**AIM:** Please print the stretch of items from the line containing "How far from" through the last of the items, word for word.

:: DATA FOR THIS TASK

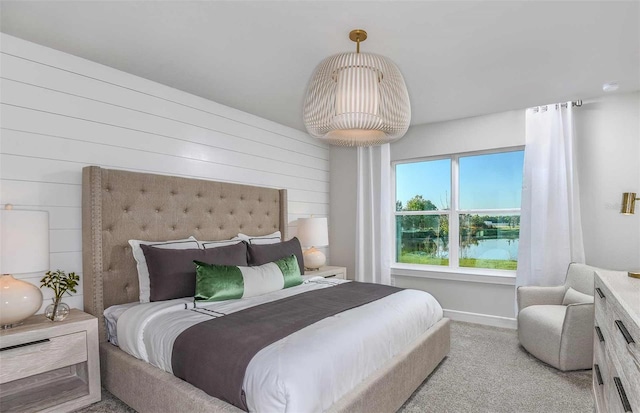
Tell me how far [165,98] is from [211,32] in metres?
1.07

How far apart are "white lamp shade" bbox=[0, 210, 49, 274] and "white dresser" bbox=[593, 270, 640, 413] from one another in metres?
2.69

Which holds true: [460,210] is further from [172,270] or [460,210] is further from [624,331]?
[172,270]

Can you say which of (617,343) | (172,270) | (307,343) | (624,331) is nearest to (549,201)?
(617,343)

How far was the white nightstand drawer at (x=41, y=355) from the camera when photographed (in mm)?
1839

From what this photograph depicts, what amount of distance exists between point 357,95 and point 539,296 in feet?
8.84

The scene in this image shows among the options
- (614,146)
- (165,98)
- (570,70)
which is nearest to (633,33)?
(570,70)

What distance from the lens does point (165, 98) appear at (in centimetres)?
305

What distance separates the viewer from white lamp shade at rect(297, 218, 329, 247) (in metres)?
4.03

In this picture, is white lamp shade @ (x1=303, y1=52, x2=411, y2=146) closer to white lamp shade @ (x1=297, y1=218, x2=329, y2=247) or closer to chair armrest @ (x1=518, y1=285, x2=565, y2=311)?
white lamp shade @ (x1=297, y1=218, x2=329, y2=247)

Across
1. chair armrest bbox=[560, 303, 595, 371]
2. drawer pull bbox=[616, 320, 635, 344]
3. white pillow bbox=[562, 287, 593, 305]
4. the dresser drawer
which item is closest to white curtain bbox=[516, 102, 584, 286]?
white pillow bbox=[562, 287, 593, 305]

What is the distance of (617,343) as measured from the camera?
1365 mm

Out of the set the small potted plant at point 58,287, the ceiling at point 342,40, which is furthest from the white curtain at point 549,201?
the small potted plant at point 58,287

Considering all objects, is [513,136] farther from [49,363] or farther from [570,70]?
[49,363]

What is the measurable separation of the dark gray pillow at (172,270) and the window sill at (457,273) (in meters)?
2.62
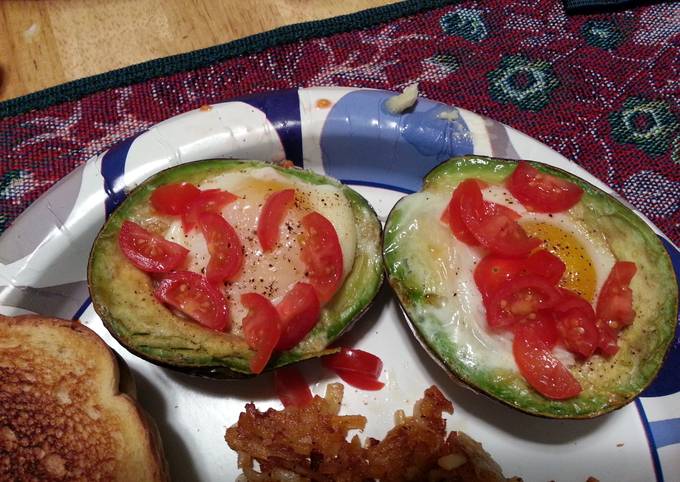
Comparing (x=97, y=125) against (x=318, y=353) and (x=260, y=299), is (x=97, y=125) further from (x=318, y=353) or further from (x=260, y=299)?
(x=318, y=353)

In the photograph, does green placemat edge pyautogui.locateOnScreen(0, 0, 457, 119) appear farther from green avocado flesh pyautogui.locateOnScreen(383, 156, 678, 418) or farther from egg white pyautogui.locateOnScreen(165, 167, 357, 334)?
green avocado flesh pyautogui.locateOnScreen(383, 156, 678, 418)

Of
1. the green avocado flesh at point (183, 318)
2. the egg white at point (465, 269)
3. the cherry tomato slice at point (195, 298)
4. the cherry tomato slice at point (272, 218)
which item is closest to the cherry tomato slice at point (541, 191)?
the egg white at point (465, 269)

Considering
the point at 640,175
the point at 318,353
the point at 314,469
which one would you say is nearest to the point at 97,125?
the point at 318,353

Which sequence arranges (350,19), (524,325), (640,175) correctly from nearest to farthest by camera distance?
(524,325)
(640,175)
(350,19)

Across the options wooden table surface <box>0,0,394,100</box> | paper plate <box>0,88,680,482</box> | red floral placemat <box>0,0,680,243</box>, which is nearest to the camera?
paper plate <box>0,88,680,482</box>

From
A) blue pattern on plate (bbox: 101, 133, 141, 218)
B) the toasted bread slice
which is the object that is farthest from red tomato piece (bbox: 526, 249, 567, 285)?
blue pattern on plate (bbox: 101, 133, 141, 218)

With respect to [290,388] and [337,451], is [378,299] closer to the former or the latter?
[290,388]

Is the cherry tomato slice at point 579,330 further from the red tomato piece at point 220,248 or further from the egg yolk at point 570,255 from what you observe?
the red tomato piece at point 220,248
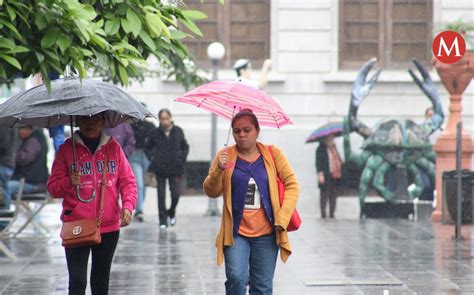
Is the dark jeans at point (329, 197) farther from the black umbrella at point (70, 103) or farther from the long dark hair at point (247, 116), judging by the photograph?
the long dark hair at point (247, 116)

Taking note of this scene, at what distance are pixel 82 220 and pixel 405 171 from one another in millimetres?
12468

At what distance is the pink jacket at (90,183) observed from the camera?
8297 mm

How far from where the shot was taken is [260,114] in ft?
→ 28.9

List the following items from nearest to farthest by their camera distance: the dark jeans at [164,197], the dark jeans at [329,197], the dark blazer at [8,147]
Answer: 1. the dark blazer at [8,147]
2. the dark jeans at [164,197]
3. the dark jeans at [329,197]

::::

**TASK SOLUTION:**
How far from where the shot was taken is [260,114] in ft?
→ 28.9

List the following items from nearest to farthest by their camera distance: the dark jeans at [164,197], the dark jeans at [329,197], the dark blazer at [8,147]
Answer: 1. the dark blazer at [8,147]
2. the dark jeans at [164,197]
3. the dark jeans at [329,197]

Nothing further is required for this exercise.